### Work to be completed
Write the next part of the article on the two parties' tax proposals for the 2024 election, beginning right after its final sentence.

### Text provided

>>

Director of Tax Planning, The Northern Trust Institute

Going into the 2024 election, tax proposals present a clear distinction between the two major political parties. The Tax Cuts and Jobs Act (TCJA), which passed in 2017, made the rate cuts for businesses permanent, but the cuts for individuals are scheduled to sunset at the end of 2025. Current Republican proposals would make the tax rate cuts for individuals permanent as well.1 Democrats, on the other hand, plan to raise taxes for individuals making more than $400,000 while keeping tax rates the same for those under the $400,000 threshold, and raising the taxes on businesses.2 While Democrats would seek to expand upon the clean energy tax incentives they enacted in the Inflation Reduction Act and other legislation, former President Trump would repeal them.

Top Marginal Rates on Individual Taxpayers

The following chart compares the top marginal federal income tax rates under current law and under the party platforms for President Biden and former President Trump. The Democrats have proposed higher rates for those making more than $400,000 (single filers) or $450,000 (married filing jointly). For taxpayers in those brackets, accelerating income into 2024 and deferring deductions into 2025 (or later) could reduce overall taxes if these changes are enacted. Decisions about accelerating gains may be easier to make after the election but before the new Congress is sworn in as Republicans are advocating a lower rate, while Democrats are proposing an increase.

Comparing the Top Tax Rates for Each Proposal

Repealing the Federal Income Tax on Service Industry Tips

One recent proposal, on the individual income tax side, is former President Trump’s June announcement that he wants to eliminate federal income tax on tips. There are few details available about this proposal, as it was a comment made at a campaign rally rather than a written platform plank. This plan, if pursued, would likely face opposition in Congress because of its cost, and would present significant legislative and enforcement complexities if enacted.

Corporate Tax Rates

The Democrats are proposing an increase in the corporate tax rate from 21% to 28%. Several current and former Biden administration officials have focused on what they describe as “tax fairness,” as well as the rising budget deficit since the TCJA was enacted, as justifications. Some Democrats also argue that businesses are partially responsible for rising inflation and that more corporate tax cuts would increase a drive toward greater profits. To counter that trend, they are proposing increased taxes on capital gains, qualified dividends and corporations. To garner voter support for their proposed higher rates, the Democrats have focused on how the revenue generated by higher taxes would be spent. For example, the proposed increase in the corporate tax rate is tied to proposals for funding universal pre-kindergarten, 12 weeks of paid family leave and tax breaks for first time homebuyers.

Republicans argued at the time of the TCJA that cutting taxes would generate a larger tax base and ultimately pay for itself, and that has been their argument for their tax policy, rather than the Democrats’ focus on increased spending.Republican lawmakers and policy advisors also have focused recently on opposing the global effort to reach a minimum tax rate of 15% on corporations in all international jurisdictions to reduce “tax haven shopping” by businesses. In their view, the U.S. tax rate on corporations should be lower than 15% in order to keep and attract more businesses in the U.S. (the TCJA reduced the rate from 28% to 21%, so this would be an additional 6% or more cut in the top marginal rate).

<<

### Record set
>>

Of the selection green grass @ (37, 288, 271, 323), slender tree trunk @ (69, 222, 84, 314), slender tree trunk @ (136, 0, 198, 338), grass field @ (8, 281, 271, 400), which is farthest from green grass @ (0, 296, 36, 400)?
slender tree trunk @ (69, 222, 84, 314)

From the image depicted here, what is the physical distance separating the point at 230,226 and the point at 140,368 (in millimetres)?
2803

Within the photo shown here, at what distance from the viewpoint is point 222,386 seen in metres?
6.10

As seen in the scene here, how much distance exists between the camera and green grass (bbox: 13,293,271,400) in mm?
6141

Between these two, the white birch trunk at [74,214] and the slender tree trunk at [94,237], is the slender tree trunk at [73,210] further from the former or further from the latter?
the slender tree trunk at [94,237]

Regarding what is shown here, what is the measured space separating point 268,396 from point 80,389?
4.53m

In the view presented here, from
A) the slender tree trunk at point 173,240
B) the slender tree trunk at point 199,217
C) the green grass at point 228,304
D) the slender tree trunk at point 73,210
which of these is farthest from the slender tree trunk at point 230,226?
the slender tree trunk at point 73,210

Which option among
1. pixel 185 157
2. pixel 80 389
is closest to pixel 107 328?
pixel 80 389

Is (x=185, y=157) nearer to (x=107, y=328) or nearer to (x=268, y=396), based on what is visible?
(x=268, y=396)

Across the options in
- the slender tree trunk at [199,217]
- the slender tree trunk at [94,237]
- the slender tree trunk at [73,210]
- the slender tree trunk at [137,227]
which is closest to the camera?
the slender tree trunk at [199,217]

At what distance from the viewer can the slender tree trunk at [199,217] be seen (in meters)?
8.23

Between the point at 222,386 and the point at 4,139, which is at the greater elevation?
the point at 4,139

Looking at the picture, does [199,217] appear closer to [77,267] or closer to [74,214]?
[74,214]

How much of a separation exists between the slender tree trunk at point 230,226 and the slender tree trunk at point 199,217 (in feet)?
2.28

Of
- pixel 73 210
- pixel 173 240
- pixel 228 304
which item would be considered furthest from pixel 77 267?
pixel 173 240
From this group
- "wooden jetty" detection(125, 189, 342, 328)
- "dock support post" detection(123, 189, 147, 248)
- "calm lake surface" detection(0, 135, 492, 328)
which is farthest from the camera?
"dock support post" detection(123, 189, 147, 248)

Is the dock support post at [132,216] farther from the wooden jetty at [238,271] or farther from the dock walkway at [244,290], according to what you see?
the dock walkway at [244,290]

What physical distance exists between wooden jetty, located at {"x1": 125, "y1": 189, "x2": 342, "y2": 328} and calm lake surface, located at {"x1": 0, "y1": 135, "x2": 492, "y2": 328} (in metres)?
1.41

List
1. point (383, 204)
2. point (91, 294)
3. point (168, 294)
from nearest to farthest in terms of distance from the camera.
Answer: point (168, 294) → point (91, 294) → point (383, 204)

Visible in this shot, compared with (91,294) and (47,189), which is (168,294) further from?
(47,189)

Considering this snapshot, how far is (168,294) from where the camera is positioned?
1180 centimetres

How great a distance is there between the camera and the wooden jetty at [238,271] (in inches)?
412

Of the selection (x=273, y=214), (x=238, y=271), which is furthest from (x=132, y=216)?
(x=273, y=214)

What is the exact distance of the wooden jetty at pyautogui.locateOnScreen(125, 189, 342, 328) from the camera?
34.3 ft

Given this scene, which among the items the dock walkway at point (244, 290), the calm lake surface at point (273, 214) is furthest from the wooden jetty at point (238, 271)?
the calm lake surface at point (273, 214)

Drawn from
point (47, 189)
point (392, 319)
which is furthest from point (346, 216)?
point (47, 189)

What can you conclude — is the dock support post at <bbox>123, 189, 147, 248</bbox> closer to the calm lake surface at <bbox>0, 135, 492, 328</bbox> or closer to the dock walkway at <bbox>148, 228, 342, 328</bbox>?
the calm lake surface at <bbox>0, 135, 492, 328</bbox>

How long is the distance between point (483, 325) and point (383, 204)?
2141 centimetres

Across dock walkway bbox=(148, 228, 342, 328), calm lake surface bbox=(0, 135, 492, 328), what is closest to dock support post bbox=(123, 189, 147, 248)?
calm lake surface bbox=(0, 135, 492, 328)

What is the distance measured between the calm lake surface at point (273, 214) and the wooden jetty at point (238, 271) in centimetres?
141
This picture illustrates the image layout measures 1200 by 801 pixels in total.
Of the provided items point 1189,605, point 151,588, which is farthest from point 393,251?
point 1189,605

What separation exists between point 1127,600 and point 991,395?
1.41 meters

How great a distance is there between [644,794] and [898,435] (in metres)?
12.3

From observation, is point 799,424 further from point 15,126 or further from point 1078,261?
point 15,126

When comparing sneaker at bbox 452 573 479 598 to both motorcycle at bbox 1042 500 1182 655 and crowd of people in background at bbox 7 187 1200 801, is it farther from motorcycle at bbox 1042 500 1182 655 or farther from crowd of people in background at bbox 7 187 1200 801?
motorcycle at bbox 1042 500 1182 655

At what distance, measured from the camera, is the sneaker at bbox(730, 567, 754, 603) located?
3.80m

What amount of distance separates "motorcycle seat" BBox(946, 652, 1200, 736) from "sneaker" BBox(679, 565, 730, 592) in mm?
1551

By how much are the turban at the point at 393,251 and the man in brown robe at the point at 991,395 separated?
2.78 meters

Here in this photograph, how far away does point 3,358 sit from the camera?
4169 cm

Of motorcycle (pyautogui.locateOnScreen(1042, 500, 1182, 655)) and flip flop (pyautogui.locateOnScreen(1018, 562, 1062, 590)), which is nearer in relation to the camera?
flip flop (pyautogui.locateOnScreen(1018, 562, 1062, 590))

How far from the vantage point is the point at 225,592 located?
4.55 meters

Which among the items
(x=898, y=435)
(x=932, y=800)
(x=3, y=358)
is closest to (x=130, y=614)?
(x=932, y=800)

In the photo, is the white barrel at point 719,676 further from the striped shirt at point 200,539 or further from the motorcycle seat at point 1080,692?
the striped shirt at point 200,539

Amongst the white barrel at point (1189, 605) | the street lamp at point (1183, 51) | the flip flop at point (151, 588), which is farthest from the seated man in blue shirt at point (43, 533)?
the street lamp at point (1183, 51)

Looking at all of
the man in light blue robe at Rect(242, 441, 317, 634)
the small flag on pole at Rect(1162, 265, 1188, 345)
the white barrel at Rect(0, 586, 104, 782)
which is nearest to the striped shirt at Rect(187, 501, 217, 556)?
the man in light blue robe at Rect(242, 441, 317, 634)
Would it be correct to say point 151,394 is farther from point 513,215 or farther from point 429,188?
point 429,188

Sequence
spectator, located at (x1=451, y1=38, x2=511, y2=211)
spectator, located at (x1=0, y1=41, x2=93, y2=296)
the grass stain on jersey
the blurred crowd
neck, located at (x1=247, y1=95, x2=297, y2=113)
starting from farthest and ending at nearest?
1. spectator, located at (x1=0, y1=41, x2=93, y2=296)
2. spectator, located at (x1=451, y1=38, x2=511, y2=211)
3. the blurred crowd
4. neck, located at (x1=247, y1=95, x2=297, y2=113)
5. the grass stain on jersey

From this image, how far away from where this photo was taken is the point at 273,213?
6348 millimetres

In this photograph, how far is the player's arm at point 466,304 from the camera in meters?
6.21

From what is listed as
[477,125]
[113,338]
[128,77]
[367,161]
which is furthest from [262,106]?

<<

### Result below
Clean Energy Tax Breaks

Another area currently generating significant debate and media coverage is clean energy. The Biden administration enacted numerous tax breaks designed to encourage the use of clean energy and soften the blow of higher costs for energy-efficient technologies. These were part of both the Inflation Reduction Act and the CHIPS and Science Act. While former President Trump has campaigned in favor of repealing these statutes, some Republicans are acknowledging the benefits of this recent legislation and are publicly commenting that not all clean energy provisions of the Inflation Reduction Act should be repealed.

What about cryptocurrency?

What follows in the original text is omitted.